= Rowena Farre =

British writer (1921–1979)

Rowena Farre (26 February 1921 – 9 January 1979) was a British writer who achieved fame for her first book Seal Morning, published in 1957. Seal Morning describes how, at the age of ten, the writer and her aunt Miriam settled in a remote croft in Sutherland, Scotland, where they lived for seven years with various pets that included a common seal, Lora. The book has been reprinted a number of times and translated into seven languages. Seal Morning was made into a UK television series in 1986, though with considerable alterations and the setting relocated to Norfolk.

== Life and works ==
According to the publisher’s blurb, Farre’s early childhood was spent in India, the country she looked on as a second home. Because her parents thought it better for her health, she was sent to Britain and left in charge with an aunt - the Aunt Miriam of the book. They lived in Buckinghamshire and Kent before going to Sutherland, and except for a brief period in a kindergarten, all her education was undertaken by her aunt. When her aunt married and moved abroad, the author trained as a typist and took a job in an office but tried to find work outdoors during the summer months. She had travelled extensively in Britain and had lived among Irish Travellers and Romani people.

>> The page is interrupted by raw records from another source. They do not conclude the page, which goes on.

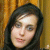 azadeh1988 profile picture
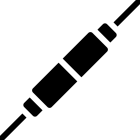 Elementy łączne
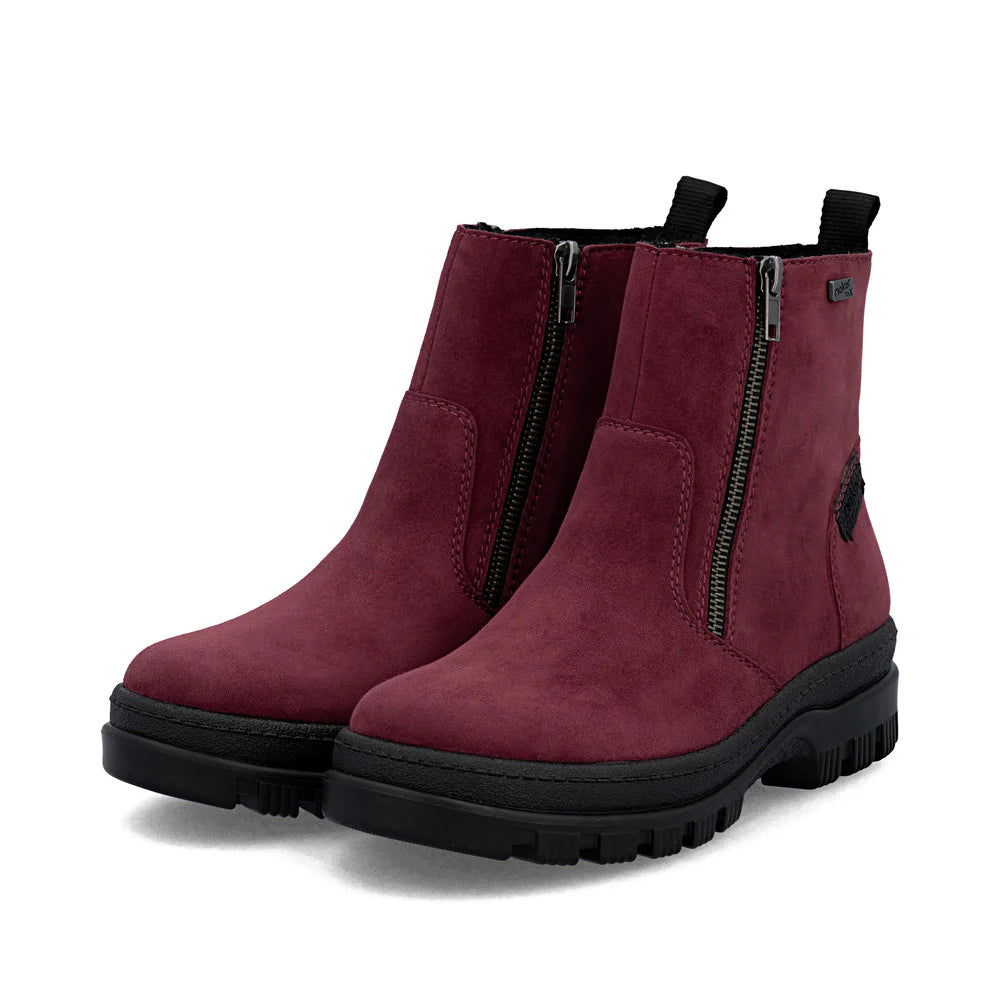 Rieker x8251-24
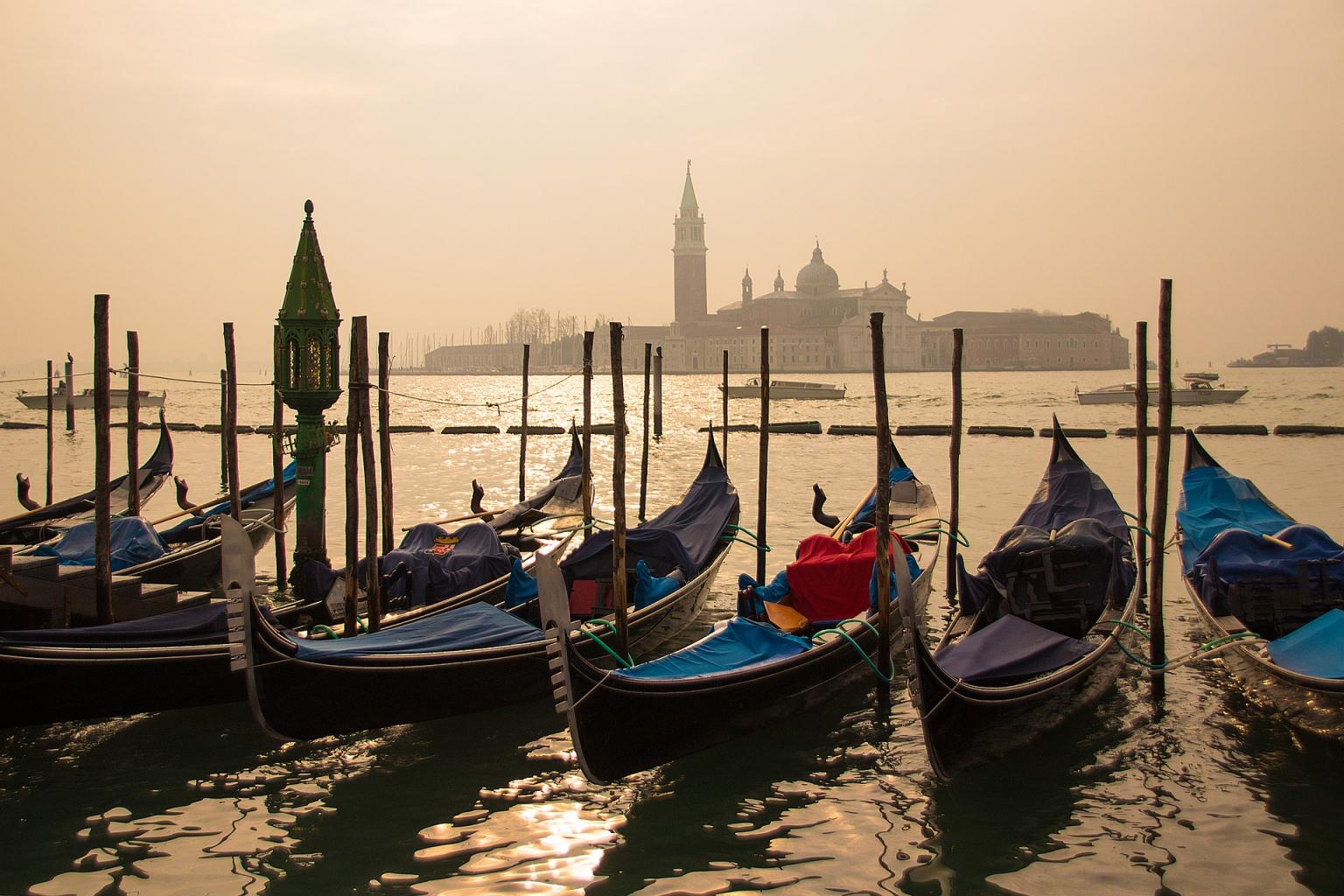 In difesa dell Archivio di Stato di Venezia Filodiritto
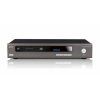 24098 arcam hda cds50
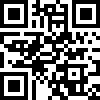 https://mehrnews.com/xPw3K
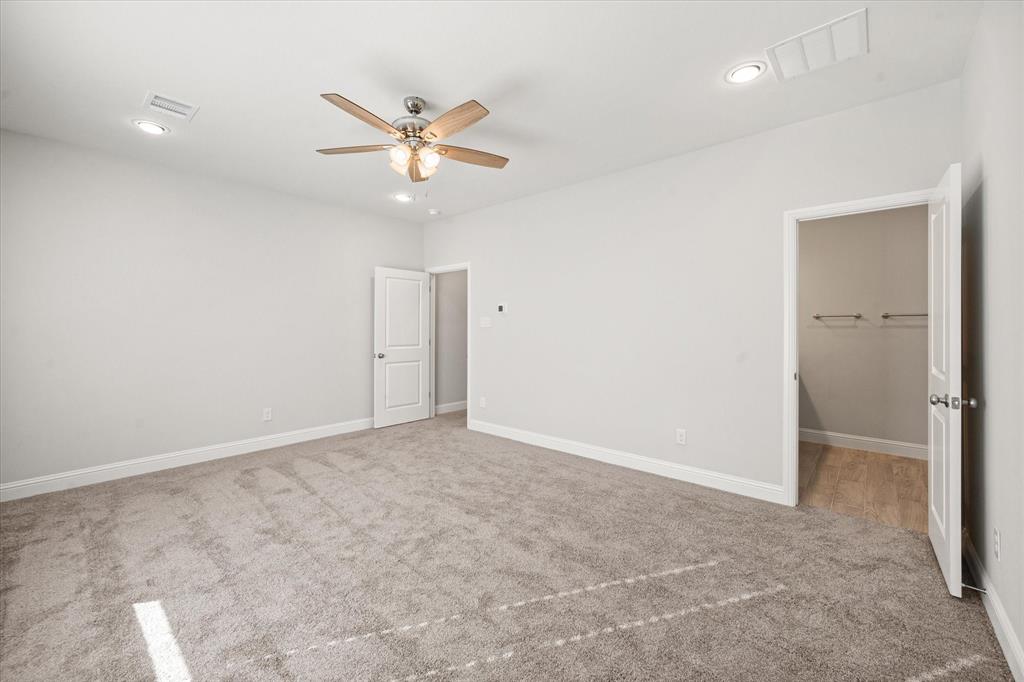 Marbella PlaceAbram - Residential Lease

Although the book became a best-seller, questions were raised concerning the authenticity of parts of the narrative, including the claimed musical abilities of seals. The Northern Times made extensive enquiries but was unable to locate the croft in which she claimed to have lived. Other journalists were also unable to substantiate the claim.

Seal Morning was republished by Edinburgh’s Mercat Press in 2001. Former Scots Magazine editor Maurice Fleming says that, in spite of the enduring charm and freshness of Farre’s book, "a rather large question mark hangs over the credibility of the narrative." The book is now considered an autobiographical novel rather than a strict autobiography.

Seal Morning was followed by A Time from the World (1962), an account of her life among Romani people. In the United States, this was published under the title Gypsy Idyll. She also wrote The Beckoning Land (1969), describing her spiritual pilgrimage in Ceylon and India. Neither book achieved the popularity of Seal Morning.

== Identity of Rowena Farre ==

A deeply private and elusive writer, Farre disappeared from her lodgings just before the publication of Seal Morning. As the popularity of Seal Morning grew, her publisher, Hutchinson, had to go to considerable efforts to trace her. Mark Andresen states that her real name was Lois Parr. However, it was subsequently discovered that the writer's real name was Daphne Lois Macready.

There has been disagreement over her place of birth. According to newspaper reports and her literary executor Curtis Brown, she was born in India, where she spent the early years of her life. The Scots Magazine describes Farre as the India-born daughter of a British Army medical officer. "... she had a brother, but the only "family" she seemed proud or happy to acknowledge was her great-grandfather, the celebrated actor-manager W.C. Macready." Some sources give her date of birth as 1930.

However, from research of his family history, Dr Bernerd O’Neil states that she was born in London in 1921, died in Canterbury on 9 January 1979. Her cremated remains are deposited adjacent to the coffin of William Charles Macready in the catacomb below the Anglican Chapel at Kensal Green Cemetery in London.

This is confirmed by family trees published on Ancestry.com and elsewhere which show Daphne Lois Macready as the daughter of Brig. Gen. John Macready (1887-1957) and Marguerite Mary Milling (1890-1982). The couple also had a son, Anthony John Lowne Macready. Brig. Gen. John Macready was a grandson of William Charles Macready and served in India in the Bedfordshire and Hertfordshire Regiment.

Macready, who was estranged from her family, served as a WAAF officer in World War II. As well as travelling in the Far East, she is known to have visited Australia.